*** EXTRACT PROVIDED Section Begins ***
The ability to correlate events across service boundaries is one of the principle concepts behind distributed tracing. To find these correlations, components in a distributed system need to be able to collect, store, and transfer metadata referred to as context.
A context will often have information identifying the current span and trace, and can contain arbitrary correlations as key-value pairs.
Propagation is the means by which context is bundled and transferred in and across services, often via HTTP headers.
Together, context and propagation represent the engine behind distributed tracing. The following diagram takes a high-level look at the context propagation architecture in OpenTelemetry.
The context contains several pieces of information that can be passed between functions inside a process or between processes over an RPC.
OpenTelemetry traces are organized into spans that contain this context describing the work being done.
This context is divided into two types, span context and correlation context.
When using the OpenTracing Bridge for backwards compatibility, baggage context becomes correlation context in the OpenTelemetry environment. OpenTelemetry itself does not use or refer to ‘baggage.’
Span context represents the data required for moving trace information across service boundaries.
Span context contains the following metadata:
traceID: the trace identifier of the span context.
spanID: the span identifier of the span context.
traceFlags: the trace options for the span context.
traceState: the trace state for the span context.
Correlation context carries user-defined properties. These properties are typically data that you would like to eventually aggregate for correlation analysis or use to filter your trace data, such as a customer identifier, process hostname, data region or other telemetry that provide application-specific performance insights.
Correlation context is not required and components may choose to not carry or store this information.
Propagation is the mechanism by which a trace becomes a distributed trace, and facilitates the movement of context between services and processes.
Context is injected into a request and extracted by a receiving service to parent new spans. That service may then make additional requests, and inject context to be sent to other services…and so on.
There are several protocols for context propagation that OpenTelemetry recognizes.
Implicit vs. Explicit Propagation
There is in-process context propagation, and inter-process context propagation. In-process propagation can be done explicitly, or implicitly. All languages will have an option to manage context explicitly and it is required to some extent for edge case scenarios. Many languages will have implicit in-process context propagation, which frees programmers from having to explicitly pass context around. It is typically implemented using a mechanism such as thread local storage. Explicit context propagation, however, requires a programmer to take a context parameter and explicitly pass the context to an API.
*** EXTRACT PROVIDED Section Ends ***
*** LISTED ENTRIES Section Begins ***
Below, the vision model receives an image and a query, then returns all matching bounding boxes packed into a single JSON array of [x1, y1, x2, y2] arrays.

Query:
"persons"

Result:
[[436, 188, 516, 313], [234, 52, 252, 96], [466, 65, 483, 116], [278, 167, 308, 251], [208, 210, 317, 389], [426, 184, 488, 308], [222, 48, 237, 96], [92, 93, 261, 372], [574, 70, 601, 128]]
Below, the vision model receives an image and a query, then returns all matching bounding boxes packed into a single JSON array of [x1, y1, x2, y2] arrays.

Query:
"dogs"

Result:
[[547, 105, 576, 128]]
*** LISTED ENTRIES Section Ends ***
> _WHAT THIS EXERCISE ASKS_:
[1] From the context propagation text, retype the passage from "The context contains" to "state for the span context.".
[2] What mechanism does the context propagation text say is typically used to implement implicit in-process context propagation?

> _RESPONSES IN ORDER_:
[1]
The context contains several pieces of information that can be passed between functions inside a process or between processes over an RPC.
OpenTelemetry traces are organized into spans that contain this context describing the work being done.
This context is divided into two types, span context and correlation context.
When using the OpenTracing Bridge for backwards compatibility, baggage context becomes correlation context in the OpenTelemetry environment. OpenTelemetry itself does not use or refer to ‘baggage.’
Span context represents the data required for moving trace information across service boundaries.
Span context contains the following metadata:
traceID: the trace identifier of the span context.
spanID: the span identifier of the span context.
traceFlags: the trace options for the span context.
traceState: the trace state for the span context.

[2] Thread local storage.